Palais ducal – Nancy

Programme de l’intervention : Restauration des façades et toiture. Mise en lumière
Maîtrise d’ouvrage : Ville de Nancy
Maîtrise d’oeuvre : Pierre-Yves Caillault ACMH mission complète
Calendrier des travaux : 2005-2012
Coût des travaux :  3 607 882,72 € HT
Surface SHON :  4 300 m2

Le monument

Le Palais ducal de Nancy est resté longtemps le siège de l’administration et le lieu d’établissement de la cour jusqu’au départ progressif, mais définitif, de celle-ci au château de Lunéville en 1723.
Les proportions du palais des Ducs actuel remontent au début XVIe siècle. Sont aujourd’hui conservés la façade sur rue, la porterie (corps de logis renfermant la galerie des cerfs) et le pavillon d’escalier (tour de l’horloge). Largement remanié aux XVIIe et XVIIIe siècles sous l’impulsion du Duc Léopold puis de Stanislas, le palais ducal est restauré de 1850 à 1862 par Boeswillwald, Architecte en Chef des Monuments Historiques.
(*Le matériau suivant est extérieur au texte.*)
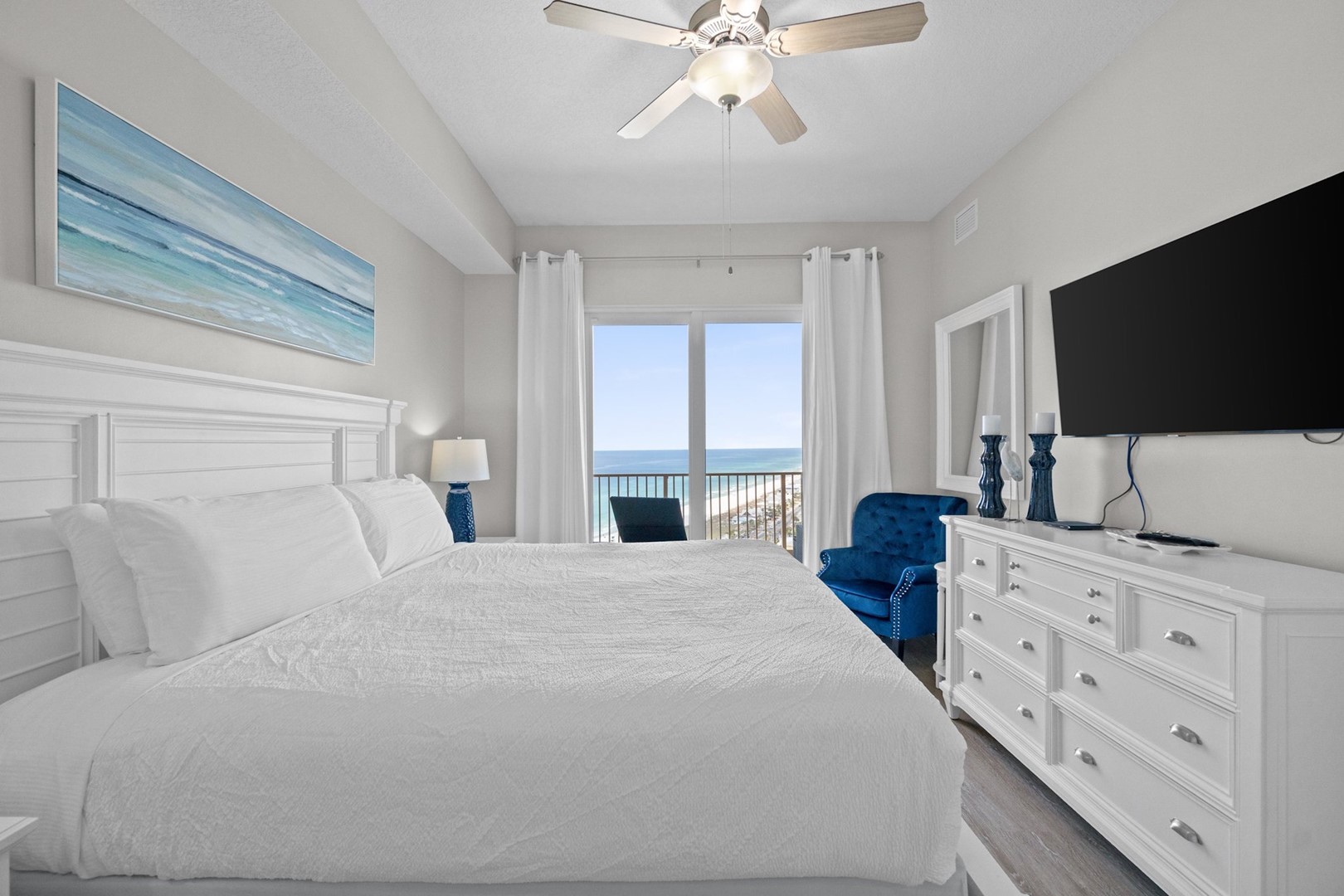 Main Bedroom with Balcony Access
En 1871 un incendie entraîne la reconstruction de la partie nord-est et le remplacement des charpentes en métal.

La restauration

L’opération concerne la restitution des couvertures de la tour de l’horloge et de la galerie des cerfs, puis la restauration à l’identique de leurs façades ainsi que de celles du pavillon Morey sur sa partie néo-renaissance.
Le projet de restauration a permis de mettre en évidence la cohérence du projet de Boeswillwald, dont les dispositions ont été maintenues. Le principe de pose de l’ardoise au crochet sur le lattis de fer a été conservé, en cohérence avec la conception générale des charpentes. L’ensemble des tôles de cuivre estampées a été conservé.

La flèche

La flèche, disparue depuis 1768, a été entièrement recréée par Boeswillwald. La stabilité de la flèche a été entièrement vérifiée.
La couverture a été restituée en ardoise neuve de type violine, dont la teinte est identique à l’ardoise Fumay mise en oeuvre au XIXe siècle, dont les ardoisières ne sont plus exploitées aujourd’hui.
Si la tour de l’horloge comportait une couverture d’ardoise en partie basse, toute la partie supérieure de la flèche était habillé de cuivre. Elle avait perdu, au cours de différentes tempêtes, ses chardons décoratifs situés en son sommet. Le Musée Lorrain les ayant conservés, ils ont pu être restaurés et ont retrouvé leur emplacement d’origine.
Le décor de la crête a fait l’objet d’une concertation avec le doreur afin de déterminer les parties à orner. Les aigles situés sous la croix de Lorraine étaient argentés à l’origine. Ils ont été traités à la feuille d’aluminium.
Une attention particulière a été portée à l’évacuation des eaux de pluie et à la protection des ouvrages. Sur l’ensemble du palais, corniche, chéneaux, gargouilles, ont bénéficié d’une protection en plomb.